━━━ Document text ━━━

Tag: why don’t men shave their legs

10 Reasons to Stop Shaving Your Legs

1. A lot of time is wasted shaving your legs.

Let’s say you start shaving when you’re 13 and stop when you are 65. If you shave twice a week for fifteen minutes at a time, you will spend 81,120 minutes or 1352 hours shaving. That’s a little over 56 days of shaving. Personally for myself, when I shave, it takes anywhere from 20-45 minutes to shave my legs depending on how long the hair is and whether I’m using a regular razor in the shower or an electric shaver. And some people shave more than twice a week to maintain smooth legs. Aren’t there many other better things to do with your time than waste it on shaving? Shaving your legs just seems like such a boring option.

2. It grows back quickly into stubble.

After all that time that you spend on shaving, it’s just going to grow back anyway. There’s the dreaded stubble. And it’s pricklier than if you just left your legs alone in the first place. So much for smooth legs.

3. It costs money.

Let’s say you get a 6-pack refill of Gilette for $18 and you go through a razor every three weeks. That’s approximately $295 a year that you spend replacing razors. If you shave from the age of 13 all the way up to the age of 65, that’s $15,340 that you’re spending on razors. Aren’t there a whole lot of other better things to be spending your money on?

4. Razor burn.

What’s worse than that itchy prickly feeling you get after you shave? First, you’re punished to spend your time shaving. Then, you’re punished for having smooth legs. It’s a curse.

5. Nicks and cuts.

I have yet to find someone who doesn’t deal with nicks and cuts while shaving. You could be as careful as possible, but the cuts can still occur. You are dealing with sharp pieces of metal after all. Cuts are bound to happen. Even if you don’t see any cuts or nicks, there are actually micro-tears that could happen to your skin, which leads me to my next point.

6. Infections.

When you get micro-tears or even regular cuts and nicks on your skin from shaving, you’re prone to all sorts of infection. Your legs become a breeding ground for bad germs. Nothing sexier than infection-swarmed legs, smooth to the touch, am I right? 😛

7. Impressing the wrong people.

━━━ Provided records ━━━

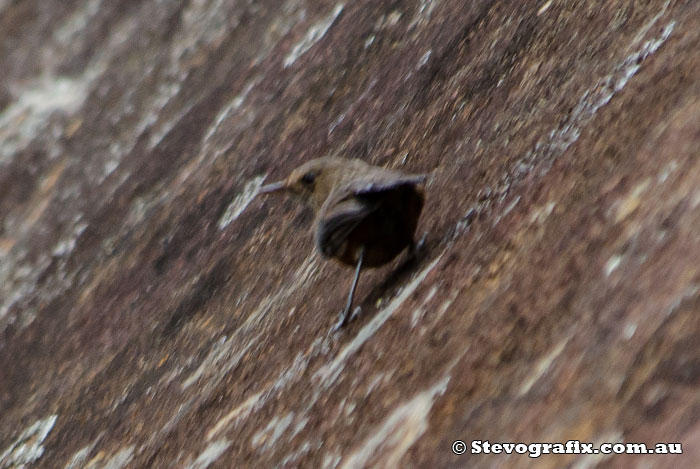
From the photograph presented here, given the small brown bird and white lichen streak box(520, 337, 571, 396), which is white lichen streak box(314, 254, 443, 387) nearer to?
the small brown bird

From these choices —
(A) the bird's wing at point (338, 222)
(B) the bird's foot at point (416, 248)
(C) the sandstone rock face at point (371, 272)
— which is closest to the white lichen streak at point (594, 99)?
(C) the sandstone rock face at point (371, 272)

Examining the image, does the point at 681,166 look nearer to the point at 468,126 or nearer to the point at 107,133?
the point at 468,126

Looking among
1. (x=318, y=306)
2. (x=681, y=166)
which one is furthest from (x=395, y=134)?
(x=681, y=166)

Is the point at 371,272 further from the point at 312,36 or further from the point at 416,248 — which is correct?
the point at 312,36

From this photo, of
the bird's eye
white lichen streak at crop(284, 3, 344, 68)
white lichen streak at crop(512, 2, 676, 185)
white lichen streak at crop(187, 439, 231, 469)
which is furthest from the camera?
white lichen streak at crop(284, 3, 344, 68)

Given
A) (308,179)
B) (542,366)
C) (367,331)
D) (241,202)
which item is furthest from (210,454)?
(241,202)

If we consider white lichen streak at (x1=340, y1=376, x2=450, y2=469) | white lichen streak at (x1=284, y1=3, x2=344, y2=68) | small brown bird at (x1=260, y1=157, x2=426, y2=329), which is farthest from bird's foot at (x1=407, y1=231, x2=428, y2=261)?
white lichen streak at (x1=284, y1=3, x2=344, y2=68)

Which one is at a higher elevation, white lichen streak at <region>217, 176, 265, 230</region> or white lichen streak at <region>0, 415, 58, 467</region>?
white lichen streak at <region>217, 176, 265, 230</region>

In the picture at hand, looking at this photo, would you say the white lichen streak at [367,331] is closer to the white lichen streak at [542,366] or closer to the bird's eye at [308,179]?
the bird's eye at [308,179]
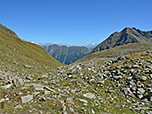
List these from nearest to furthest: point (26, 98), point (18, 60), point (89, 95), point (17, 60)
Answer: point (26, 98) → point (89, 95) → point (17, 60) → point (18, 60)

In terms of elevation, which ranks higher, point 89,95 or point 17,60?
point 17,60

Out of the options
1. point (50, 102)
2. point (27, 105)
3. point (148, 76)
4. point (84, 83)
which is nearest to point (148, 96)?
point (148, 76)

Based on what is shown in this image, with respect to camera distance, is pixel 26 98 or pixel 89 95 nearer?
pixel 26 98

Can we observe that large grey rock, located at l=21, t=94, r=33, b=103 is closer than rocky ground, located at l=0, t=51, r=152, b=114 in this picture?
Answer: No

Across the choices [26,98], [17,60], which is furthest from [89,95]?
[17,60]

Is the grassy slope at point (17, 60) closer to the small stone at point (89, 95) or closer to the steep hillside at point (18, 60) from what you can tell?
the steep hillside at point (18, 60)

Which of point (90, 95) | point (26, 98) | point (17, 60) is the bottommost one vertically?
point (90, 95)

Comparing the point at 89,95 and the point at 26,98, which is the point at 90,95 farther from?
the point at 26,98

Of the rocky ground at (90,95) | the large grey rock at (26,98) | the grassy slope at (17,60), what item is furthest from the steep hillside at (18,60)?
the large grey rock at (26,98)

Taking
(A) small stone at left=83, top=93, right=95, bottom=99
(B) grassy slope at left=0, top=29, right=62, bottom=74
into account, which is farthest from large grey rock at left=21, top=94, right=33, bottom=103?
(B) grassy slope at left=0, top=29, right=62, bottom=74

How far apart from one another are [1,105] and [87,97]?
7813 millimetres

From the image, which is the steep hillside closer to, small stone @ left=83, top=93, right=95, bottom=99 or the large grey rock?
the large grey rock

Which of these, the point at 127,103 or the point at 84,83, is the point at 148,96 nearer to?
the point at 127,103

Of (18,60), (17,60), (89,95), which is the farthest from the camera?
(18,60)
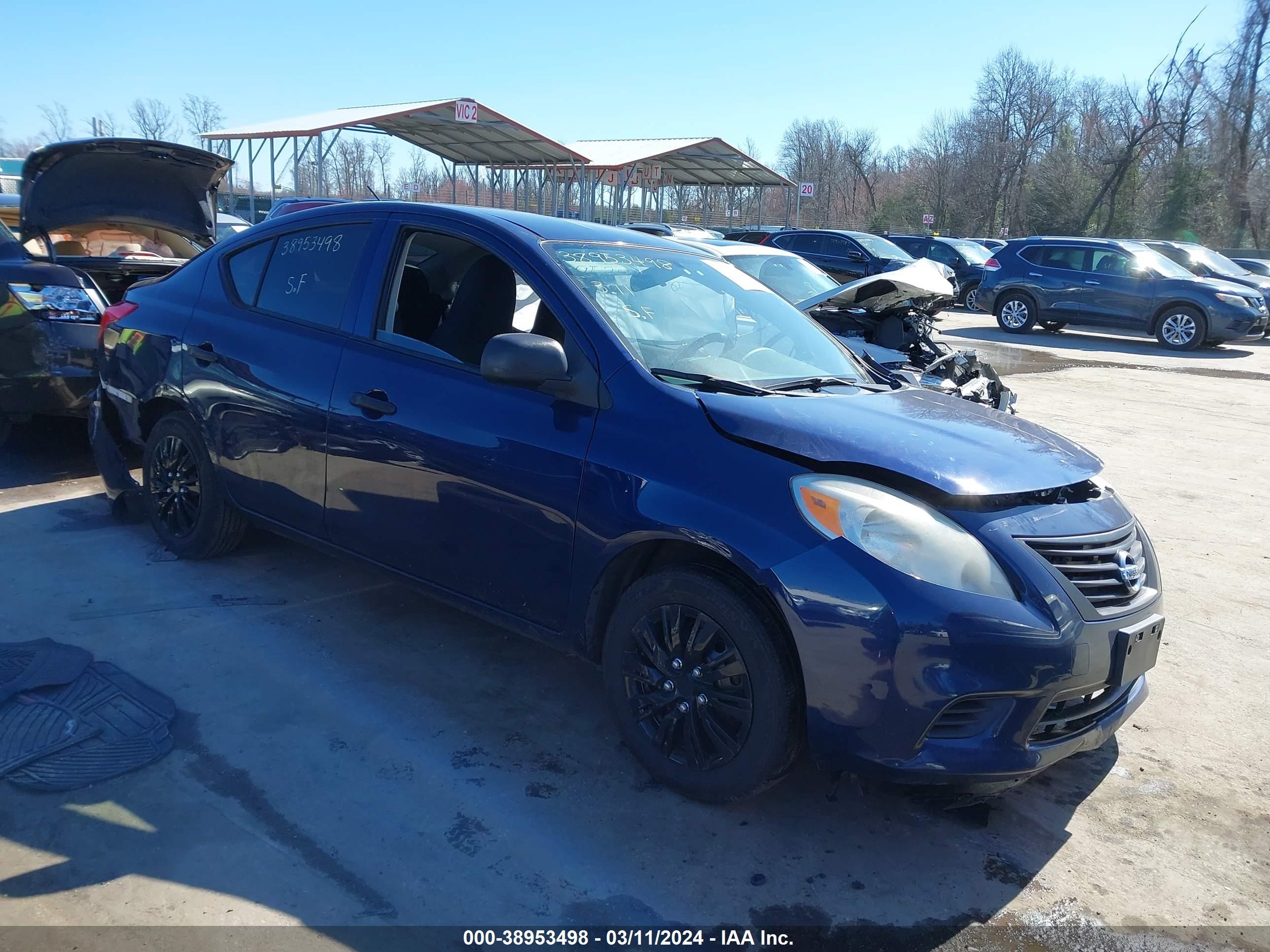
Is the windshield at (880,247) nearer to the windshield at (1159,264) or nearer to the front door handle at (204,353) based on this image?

━━━

Answer these from the text on reasons to stop shaving your legs:
(a) How many hours of shaving does the time estimate in reason 1 arrive at?
(b) According to reason 2, what does the hair grow back into?
(c) What do micro-tears, cuts and nicks from shaving make you prone to, according to the section on infections?

Task result:
(a) 1352 hours
(b) Stubble
(c) All sorts of infection